Paulund
2019-01-01 #laravel

How To Create A Custom Blade Directive

Blade is a PHP templating framework to use with your Laravel application. The blade templates are compiled down to normal PHP code. We can also extend blade by creating our own custom functions and directives to make our templates easier to handle.

Blade already comes with a load of it's own directives which can be found in laravel/framework/src/Illuminate/View/Compilers/BladeCompiler.php. These allow you to use shortcuts for things like htmlentities by using @e() or outputting JSON by using @json.

If you're doing the same logic multiple times in your blade templates you should look at creating your blade directives.

To create your own blade directive you can use the following code.

\Blade::directive('directive_name', function ($value) {
    return $value;
});

This will go in the AppServiceProvider inside the boot method. The return of the closure function will be what is complied into the template.

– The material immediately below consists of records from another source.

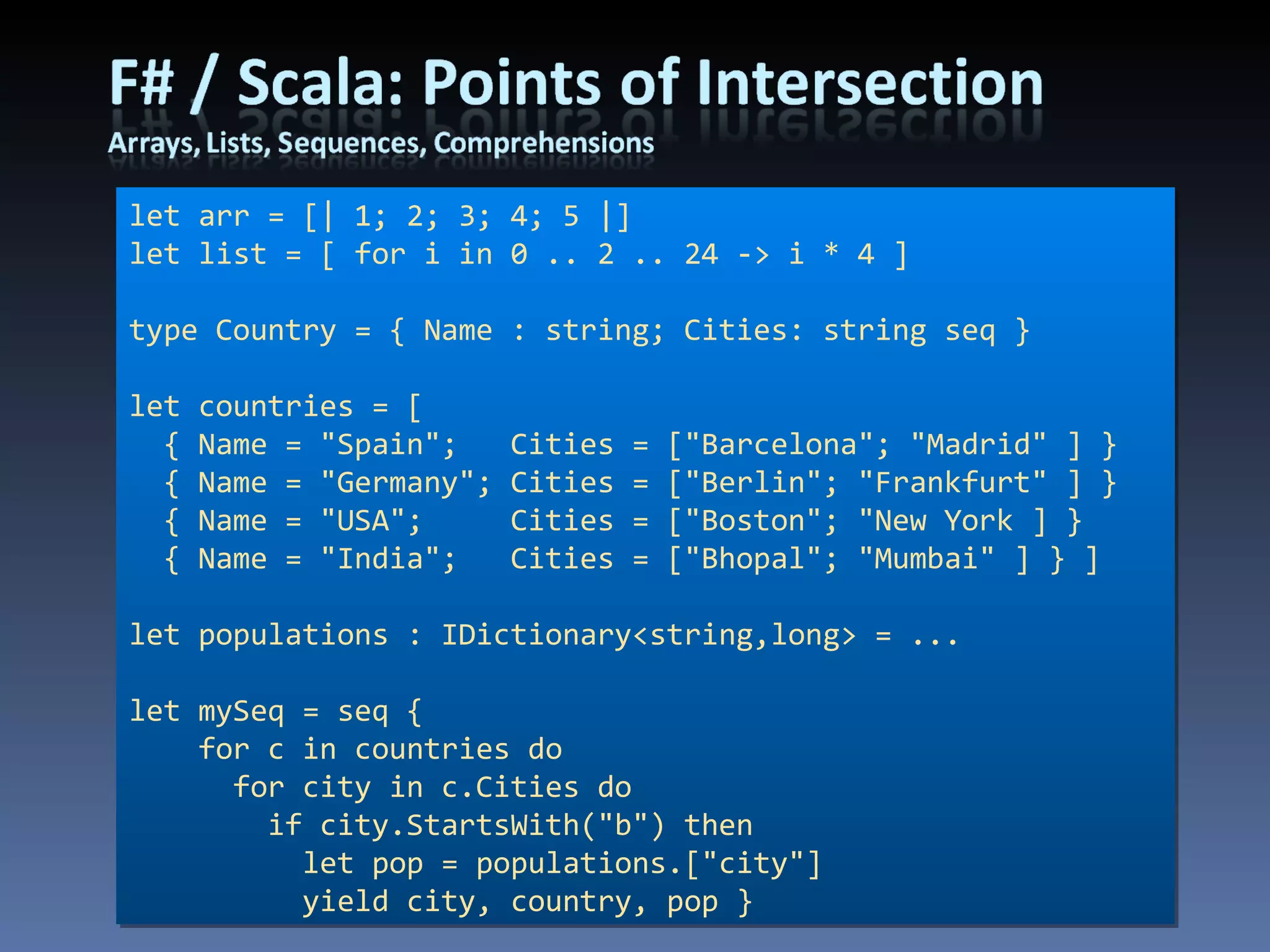 let arr = [| 1; 2; 3; 4; 5 |] let list = [ for i in 0 .. 2 .. 24 -> i * 4 ] type Country = { Name : string; Cities: string seq } let countries = [ { Name = &quot;Spain&quot;;  Cities = [&quot;Barcelona&quot;; &quot;Madrid&quot; ] } { Name = &quot;Germany&quot;; Cities = [&quot;Berlin&quot;; &quot;Frankfurt&quot; ] } { Name = &quot;USA&quot;;  Cities = [&quot;Boston&quot;; &quot;New York ] } { Name = &quot;India&quot;;  Cities = [&quot;Bhopal&quot;; &quot;Mumbai&quot; ] } ] let populations : IDictionary<string,long> = ... let mySeq = seq { for c in countries do for city in c.Cities do if city.StartsWith(&quot;b&quot;) then let pop = populations.[&quot;city&quot;] yield city, country, pop } 
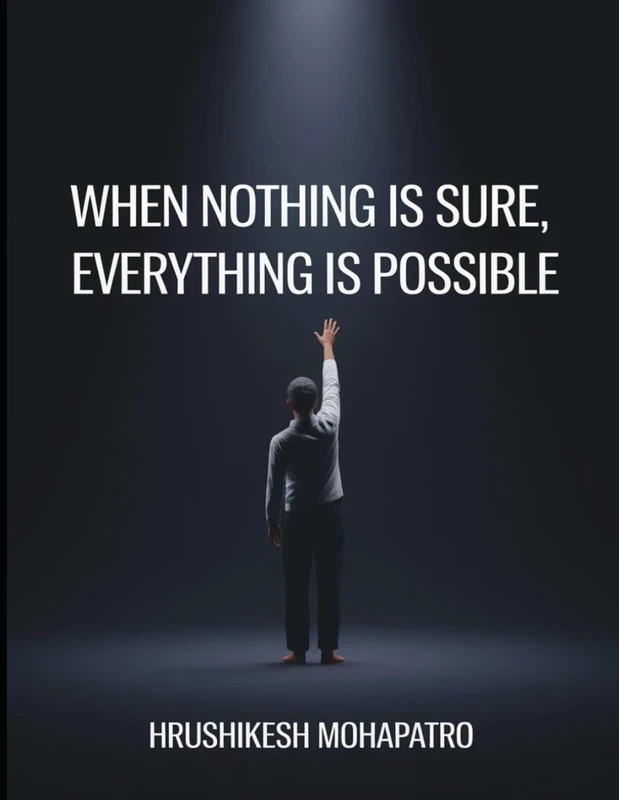 When Nothing Is Sure, Everything Is Possible: Exploring the Beauty of Becoming When the Path Is Unclear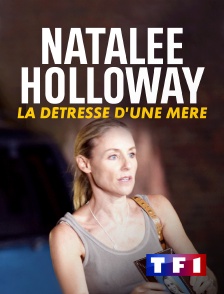 TF1 - Natalee Holloway : La détresse d'une mère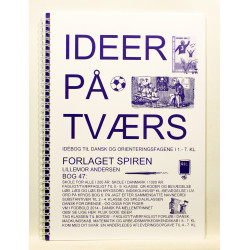 Ideer på tværs Idebog til Dansk og Orientering i 1.-7. kl.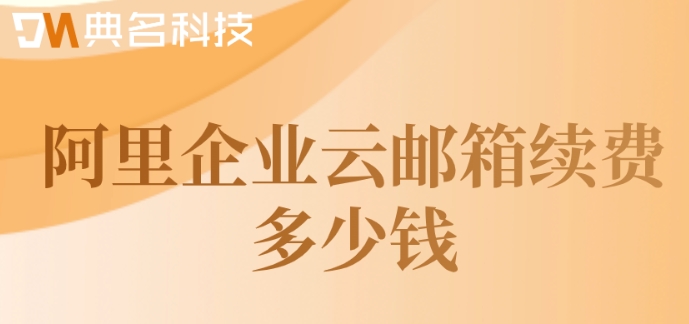 阿里企业云邮箱续费多少钱？阿里企业邮箱续费价格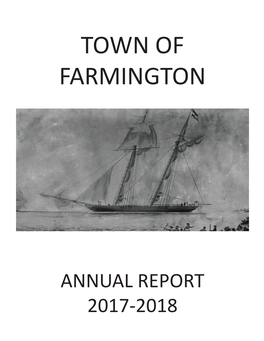 ANNUAL REPORT 2017-2018 Cover Picture This Issue of the Town of Farmington Annual Report Continues the Series of Historical Pictures on the Cover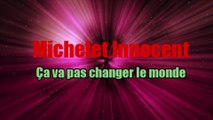 Beautiful French Music: Michelet Innocent beautiful French Old Songs - Ca ne va pas changer le monde
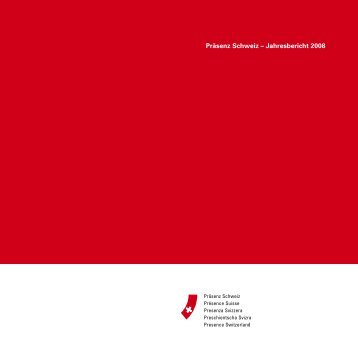 PrÃ¤senz Schweiz â Jahresbericht 2008
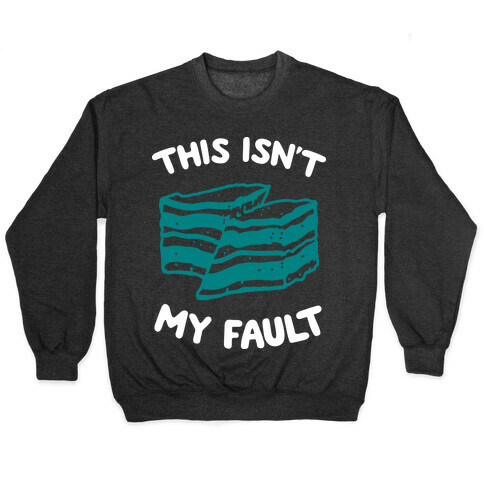 This Isn't My Fault Pullover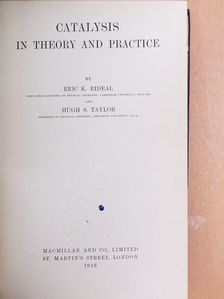 Eric K. Rideal - Catalysis in theory and practice [antikvár]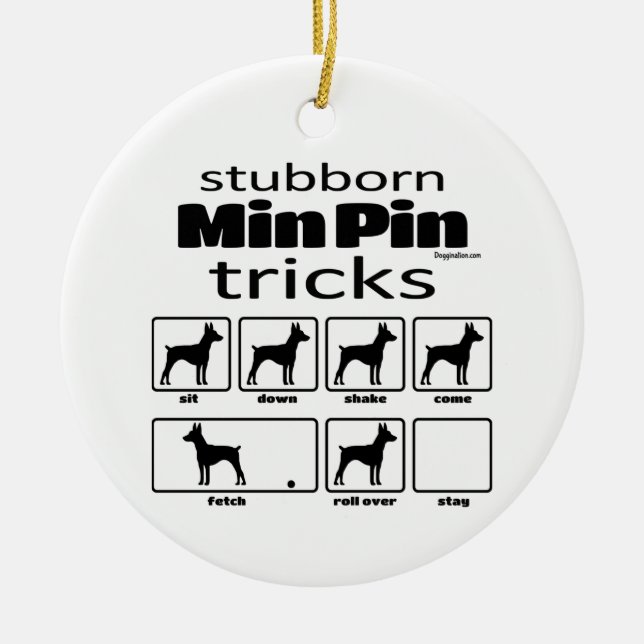 Stubborn Min Pin Tricks Ceramic Ornament (Front)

For example let's create a new directive that will show the full name of a user combining the firstName and lastName property.

\Blade::directive('fullname', function() {
    if (\Auth::check()) {
        $user = \Auth::user();
        return "{$user->firstName} {$user->lastName}";
    }
});

You can use this within the blade by doing

@fullname

That's all the code you need to help clean up your blade templates and create your own blade directives.

View Cache

One thing to remember is that Laravel will cache your view files with the compiled code from your custom blade directives. Therefore if you change your blade directive you will need to clear view cache by running php artisan view:clear.